Understanding the innovation pipeline from basic research to commercialization, especially in the context of emerging technology, is a challenge. At CSET, we monitor trends in the scientific landscape with our Map of Science, which displays CSET’s research clusters and tracks clusters’ subjects, vital signs (e.g., growth rate), and top research-producing organizations and countries. Beyond research, a key step toward commercialization is patenting. Inventors file patents through a legal process to trademark a design or a product, staking a claim on a novel development or method.
To provide a window into this part of the innovation process, we created a novel approach to automatically structure CSET’s dataset of global patents into clusters.1 The clusters group patents based on three factors: patent-to-patent citations, the text used in the application, and the labels assigned by patent authorities. Our resulting patent clusters represent groupings of related patented technologies, techniques, or applications.
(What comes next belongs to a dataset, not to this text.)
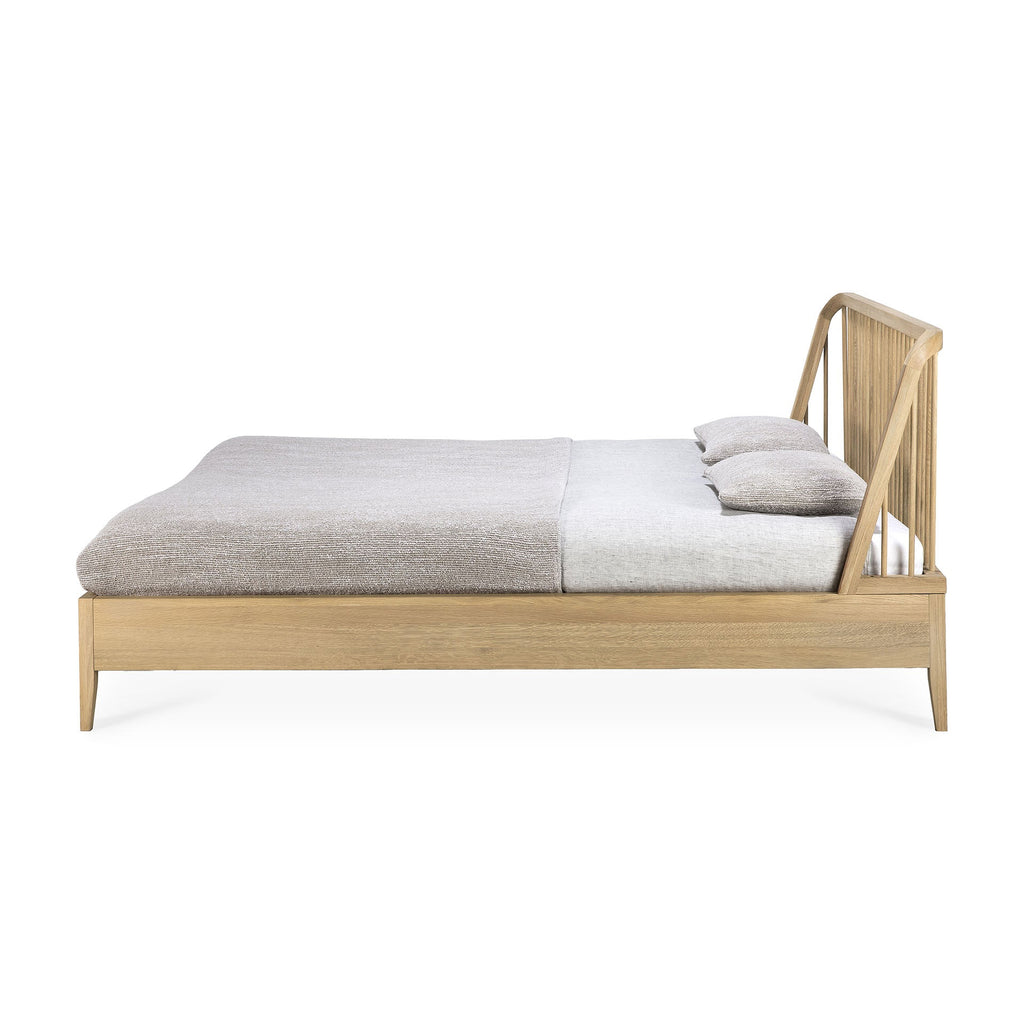 White oak spindle bed with classic headboard and curved edges in a coastal modern style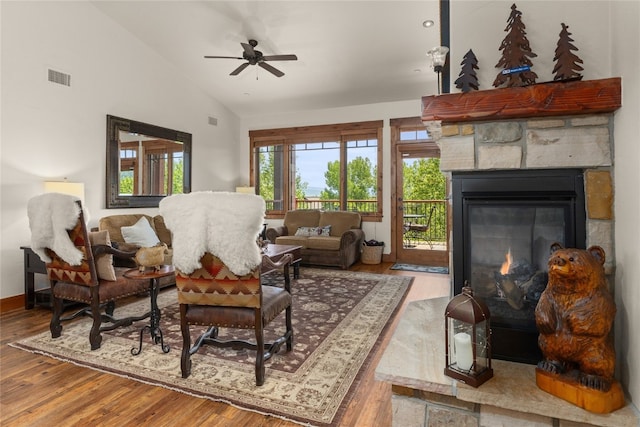 1800 Medicine Springs Dr Unit 5303, Steamboat Springs, CO 80487 - living area with vaulted ceiling, ceiling fan, wood finished floors, and a stone fireplace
Using patent clusters, we can characterize and explore groups of similar patents, their connections to related research, and monitor scientific diffusion from basic research into the patent space.
Patent data can be difficult to work with. Patent text is dense and contains legal jargon, and inventors are incentivized to use language and provide information strategically in order to secure the invention from competitor infringement and defend their claim in court. In addition to complex text, the scale of patents can be tricky to work with. There are many millions of patents (CSET’s patent database contains over 130 million patents), and patents can be filed in multiple jurisdictions and languages across patent authorities with varied reporting formats.
To support discovery with patent data despite these challenges, CSET developed a cutting-edge way of mapping the global patent landscape. First, we consolidated our dataset of 130 million patents into 70 million patent families using simple family identification numbers provided by PATSTAT.2 Patent families contain multiple patent documents that represent the same invention (e.g., the same patent application filed in multiple countries, an addendum to a filed patent).
Next, we constructed a network of relatedness between patent families using three features:
- Patent title and abstract
- Patent-to-patent citations (when a patent cites prior art or related work)
- Text of the patent’s cooperative patent classification (CPC) or international patent classification (IPC) codes (numerical codes and descriptive labels assigned to a patent by a patent authority)
The two text-based features (CPC/IPC codes and titles and abstracts) were embedded using a pretrained multilingual model, which converted the text into vectors that could be compared to quantify text similarity and construct a network. To map the resulting network of patent families, we ran a clustering algorithm on the patent network.
The result is 116,370 patent clusters, each composed of patents that are related through some combination of text similarity, citations, and the classification codes. As shown in Figure 1, we can color-code the clusters using CSET’s patent categories.3 CSET’s patent categories are industry-based category labels for patents and patent families derived from patent classification codes (CPCs and IPCs), which provide a broad taxonomy. These categories are based on ISIC (International Standard Industrial Classification of All Economic Activities) codes. We can also examine the clusters according to the top inventors, patent owners, classification codes, and keywords within a cluster.
Figure 1: Visualization of CSET’s Patent Clusters Colored by Patent Category

An exciting next step is to link patent clusters to fields of scientific discovery by linking CSET’s patent clusters to our Map of Science. Patents can cite publications, so for each patent cluster we can identify the research publications cited, indicating some contribution to the patented invention. We can identify those publications within CSET’s Map of Science for insight into the research-to-patent pipeline for critical technology areas.
Keep an eye out for our next data snapshot in this series, where we trace National Institute for Health-funded research through the innovation pipeline to the landscape of patents.

- CSET’s global patents dataset contains data sourced from EPO databases (www.epo.org) and the Lens Patent Records dataset (www.lens.org).
- PATSTAT, a database of patents maintained by the European Patent Organization (www.epo.org)
- CSET patent categories are industry-based labels (e.g., manufacturing) for patents and patent families derived from patent classification codes. Categories are based on ISIC (International Standard Industrial Classification of All Economic Activities) codes.